Totsky pense qu'il peut acheter Nastasya Filippovna avec 75 000 roubles, et Ganya est prête à l'épouser pour son argent, même s'il ne l'aime pas, afin qu'il puisse gravir les échelons socio-économiques. Comme l'a noté le critique littéraire Roger Anderson, Ganya échange son identité spirituelle contre une identité monétaire. Pendant ce temps, Rogozhin utilise son nouvel héritage pour offrir à Ganya 100 000 roubles pour cesser de poursuivre Nastasya, mais ses actions équivalaient à gagner Nastasya en tant que plus offrant.

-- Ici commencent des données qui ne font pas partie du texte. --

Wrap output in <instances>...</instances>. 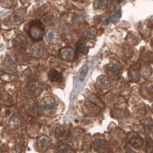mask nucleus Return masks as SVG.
I'll list each match as a JSON object with an SVG mask.
<instances>
[{
	"instance_id": "9d476101",
	"label": "nucleus",
	"mask_w": 153,
	"mask_h": 153,
	"mask_svg": "<svg viewBox=\"0 0 153 153\" xmlns=\"http://www.w3.org/2000/svg\"><path fill=\"white\" fill-rule=\"evenodd\" d=\"M13 46L20 51H25L27 46V41L23 35H19L13 40Z\"/></svg>"
},
{
	"instance_id": "39448f33",
	"label": "nucleus",
	"mask_w": 153,
	"mask_h": 153,
	"mask_svg": "<svg viewBox=\"0 0 153 153\" xmlns=\"http://www.w3.org/2000/svg\"><path fill=\"white\" fill-rule=\"evenodd\" d=\"M55 136L58 140H66L70 136V132L66 126H60L57 127L55 131Z\"/></svg>"
},
{
	"instance_id": "a878e982",
	"label": "nucleus",
	"mask_w": 153,
	"mask_h": 153,
	"mask_svg": "<svg viewBox=\"0 0 153 153\" xmlns=\"http://www.w3.org/2000/svg\"><path fill=\"white\" fill-rule=\"evenodd\" d=\"M89 100L92 102V103H95V104H96L97 106L102 103L101 100L99 99V97H96V95H94V94H90L89 97Z\"/></svg>"
},
{
	"instance_id": "20e7f679",
	"label": "nucleus",
	"mask_w": 153,
	"mask_h": 153,
	"mask_svg": "<svg viewBox=\"0 0 153 153\" xmlns=\"http://www.w3.org/2000/svg\"><path fill=\"white\" fill-rule=\"evenodd\" d=\"M45 38H46V42L50 45H56L59 43L60 36L59 32L56 29H51L47 31L45 35Z\"/></svg>"
},
{
	"instance_id": "a211bd4d",
	"label": "nucleus",
	"mask_w": 153,
	"mask_h": 153,
	"mask_svg": "<svg viewBox=\"0 0 153 153\" xmlns=\"http://www.w3.org/2000/svg\"><path fill=\"white\" fill-rule=\"evenodd\" d=\"M31 53L34 57H40L43 53V50L42 48L40 45H38L37 44H35L34 45H32L31 48Z\"/></svg>"
},
{
	"instance_id": "bb28decb",
	"label": "nucleus",
	"mask_w": 153,
	"mask_h": 153,
	"mask_svg": "<svg viewBox=\"0 0 153 153\" xmlns=\"http://www.w3.org/2000/svg\"><path fill=\"white\" fill-rule=\"evenodd\" d=\"M153 150V141L151 139H147V152H151Z\"/></svg>"
},
{
	"instance_id": "9b49d317",
	"label": "nucleus",
	"mask_w": 153,
	"mask_h": 153,
	"mask_svg": "<svg viewBox=\"0 0 153 153\" xmlns=\"http://www.w3.org/2000/svg\"><path fill=\"white\" fill-rule=\"evenodd\" d=\"M50 139L49 137L45 136H41L40 137L38 138L37 140V145H38V149L41 151H44V150L47 149L50 146Z\"/></svg>"
},
{
	"instance_id": "412c9836",
	"label": "nucleus",
	"mask_w": 153,
	"mask_h": 153,
	"mask_svg": "<svg viewBox=\"0 0 153 153\" xmlns=\"http://www.w3.org/2000/svg\"><path fill=\"white\" fill-rule=\"evenodd\" d=\"M57 152H75V151L72 150V149L69 145L66 144H63L59 146Z\"/></svg>"
},
{
	"instance_id": "ddd939ff",
	"label": "nucleus",
	"mask_w": 153,
	"mask_h": 153,
	"mask_svg": "<svg viewBox=\"0 0 153 153\" xmlns=\"http://www.w3.org/2000/svg\"><path fill=\"white\" fill-rule=\"evenodd\" d=\"M76 51L78 53L82 54H86L89 51V47H88L86 42L85 40H79L77 42Z\"/></svg>"
},
{
	"instance_id": "f03ea898",
	"label": "nucleus",
	"mask_w": 153,
	"mask_h": 153,
	"mask_svg": "<svg viewBox=\"0 0 153 153\" xmlns=\"http://www.w3.org/2000/svg\"><path fill=\"white\" fill-rule=\"evenodd\" d=\"M128 141H129V145L136 149H141L144 145V140L142 138L135 132H131L129 134L128 136Z\"/></svg>"
},
{
	"instance_id": "1a4fd4ad",
	"label": "nucleus",
	"mask_w": 153,
	"mask_h": 153,
	"mask_svg": "<svg viewBox=\"0 0 153 153\" xmlns=\"http://www.w3.org/2000/svg\"><path fill=\"white\" fill-rule=\"evenodd\" d=\"M96 85L101 90H108L111 87V82L106 76H99L96 80Z\"/></svg>"
},
{
	"instance_id": "cd10ccee",
	"label": "nucleus",
	"mask_w": 153,
	"mask_h": 153,
	"mask_svg": "<svg viewBox=\"0 0 153 153\" xmlns=\"http://www.w3.org/2000/svg\"><path fill=\"white\" fill-rule=\"evenodd\" d=\"M121 15H122V14H121V12H118V13H116V14H115V16H113L112 17H111V18H109V19H108V20H106V23L111 22L113 21L114 19H118V18H120L121 17Z\"/></svg>"
},
{
	"instance_id": "6e6552de",
	"label": "nucleus",
	"mask_w": 153,
	"mask_h": 153,
	"mask_svg": "<svg viewBox=\"0 0 153 153\" xmlns=\"http://www.w3.org/2000/svg\"><path fill=\"white\" fill-rule=\"evenodd\" d=\"M106 71L112 76H117L121 72V67L117 62H111L107 65Z\"/></svg>"
},
{
	"instance_id": "4be33fe9",
	"label": "nucleus",
	"mask_w": 153,
	"mask_h": 153,
	"mask_svg": "<svg viewBox=\"0 0 153 153\" xmlns=\"http://www.w3.org/2000/svg\"><path fill=\"white\" fill-rule=\"evenodd\" d=\"M88 71H89V65H85V66L82 67V68L79 71V74H78V78H79L80 81H82L84 80V78H85L86 74H87Z\"/></svg>"
},
{
	"instance_id": "6ab92c4d",
	"label": "nucleus",
	"mask_w": 153,
	"mask_h": 153,
	"mask_svg": "<svg viewBox=\"0 0 153 153\" xmlns=\"http://www.w3.org/2000/svg\"><path fill=\"white\" fill-rule=\"evenodd\" d=\"M96 34H97V30L94 27H90V28H87L84 31L83 35L85 38H94L96 36Z\"/></svg>"
},
{
	"instance_id": "0eeeda50",
	"label": "nucleus",
	"mask_w": 153,
	"mask_h": 153,
	"mask_svg": "<svg viewBox=\"0 0 153 153\" xmlns=\"http://www.w3.org/2000/svg\"><path fill=\"white\" fill-rule=\"evenodd\" d=\"M56 107V103L54 99H46L43 101V103L40 105V109L43 112L49 113L55 110Z\"/></svg>"
},
{
	"instance_id": "2f4dec72",
	"label": "nucleus",
	"mask_w": 153,
	"mask_h": 153,
	"mask_svg": "<svg viewBox=\"0 0 153 153\" xmlns=\"http://www.w3.org/2000/svg\"><path fill=\"white\" fill-rule=\"evenodd\" d=\"M73 1H75V2H85V0H73Z\"/></svg>"
},
{
	"instance_id": "7c9ffc66",
	"label": "nucleus",
	"mask_w": 153,
	"mask_h": 153,
	"mask_svg": "<svg viewBox=\"0 0 153 153\" xmlns=\"http://www.w3.org/2000/svg\"><path fill=\"white\" fill-rule=\"evenodd\" d=\"M148 92H149L151 95H153V86H150L149 88H148Z\"/></svg>"
},
{
	"instance_id": "7ed1b4c3",
	"label": "nucleus",
	"mask_w": 153,
	"mask_h": 153,
	"mask_svg": "<svg viewBox=\"0 0 153 153\" xmlns=\"http://www.w3.org/2000/svg\"><path fill=\"white\" fill-rule=\"evenodd\" d=\"M59 56L65 61H71L75 58V53L72 48H63L59 51Z\"/></svg>"
},
{
	"instance_id": "dca6fc26",
	"label": "nucleus",
	"mask_w": 153,
	"mask_h": 153,
	"mask_svg": "<svg viewBox=\"0 0 153 153\" xmlns=\"http://www.w3.org/2000/svg\"><path fill=\"white\" fill-rule=\"evenodd\" d=\"M109 0H96L94 2V8L96 9H106L109 6Z\"/></svg>"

Le nouvel héritage du prince Myshkin est diminué lorsqu'un défilé de personnes ayant de fausses revendications lui demande de l'argent. Burdovsky, poussé par ses amis et un avocat tordu, tente de revendiquer une partie de l'héritage du prince en déclarant faussement qu'il est le fils illégitime du tuteur et du mentor du prince. D'autres personnages mineurs abandonnent également leurs valeurs morales pour mettre la main sur un peu d'argent. Par exemple, le général Ivolgin met en gage les biens de sa maîtresse pour obtenir de l'argent et appauvrit ses enfants, puis vole 400 roubles à Lebedev. Ptitsyn, le mari de Varya, gagne sa vie en tant que prêteur d'argent, tout comme Lebedev. Prêter de l'argent à intérêt, longtemps considéré par les chrétiens européens comme une profession de mauvaise réputation, est devenu encore plus courant avec la montée du capitalisme. La capacité de gagner de l'argent avec de l'argent ne peut s'empêcher d'encourager la cupidité et la corruption, un phénomène que Dostoïevski a clairement vu et qu'il dépeint dans le roman.